Team Sidley Projectpresent
In Steve We Trust
We have built applications capable of handling Extract, Transform, and Load (ETL) processes, moving data from a prepared source, into a data lake, and finally a warehouse hosted in AWS.
The Team
Liam Dransfield
Russell Gooday
Simon Hossain
Isma'il Djelloul
Karl Smith
Zameer Mohamed
Technologies
We used: AWS: Lambda, S3, CloudWatch, IAM, Secrets Manager, EventBridge, Simple Notification Service (SNS). Terraform, Poetry, Python (pandas, boto3, moto, pytest, pg8000, pyarrow, fastparquet) Postgres, GitHub (source control), GitHub Projects (kanban board), GitHub Actions (CI/CD)
We chose to work with Python, with libraries like pandas for data manipulation and boto3 for AWS interactions, enables powerful and flexible scripting. GitHub supports robust source control, while GitHub Projects and Actions streamline project management and CI/CD, automating workflows for faster, error-free deployments.
Terraform was chosen because it allows for consistent, repeatable infrastructure as code. We deployed the following AWS services for their efficiency, scalability, and automation benefits. AWS Lambda enables serverless computing, reducing operational overhead, while S3 offers cost-effective, scalable storage. CloudWatch provides real-time monitoring and logging, ensuring system reliability, and IAM enhances security through granular access control.
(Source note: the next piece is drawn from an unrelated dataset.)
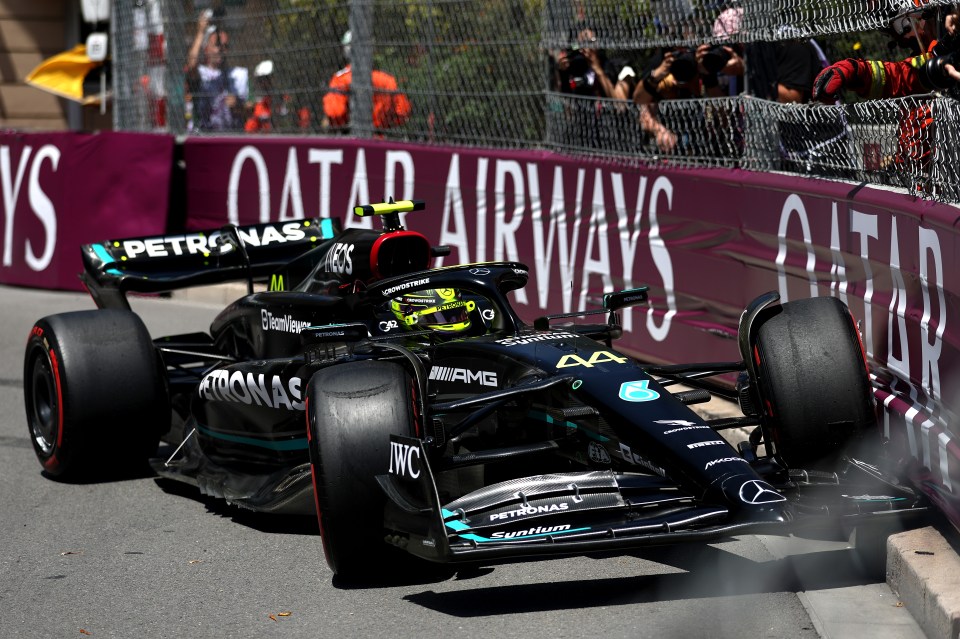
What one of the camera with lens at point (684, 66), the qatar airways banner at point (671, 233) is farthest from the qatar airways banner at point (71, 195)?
the camera with lens at point (684, 66)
Secrets Manager helps safeguard sensitive information, while EventBridge and SNS facilitate an event-driven architecture, improving communication and system decoupling.
Overall, these technologies provide a strong foundation for a scalable, secure, and automated project architecture.
Challenges Faced
During the project, we faced several challenges. Using Poetry as our virtual environment instead of venv required extra research to adapt to new workflows. We had to dive into new topics like visualization tools and database mocking with pytest-postgresql, which added complexity to our testing strategy. Testing and coverage, particularly with mocking, proved to be tricky, requiring more effort to ensure proper implementation. Additionally, we spent time revising and researching concepts learned during the bootcamp, such as Terraform and pandas, to ensure we were applying best practices. Despite these challenges, overcoming them deepened our understanding and strengthened our technical skills.
It was amazing working through the course, we had great tutors who helped to lay the foundation for many of the skills we applied in this project. Massive thanks to Northcoders for the great opportunity and all the support!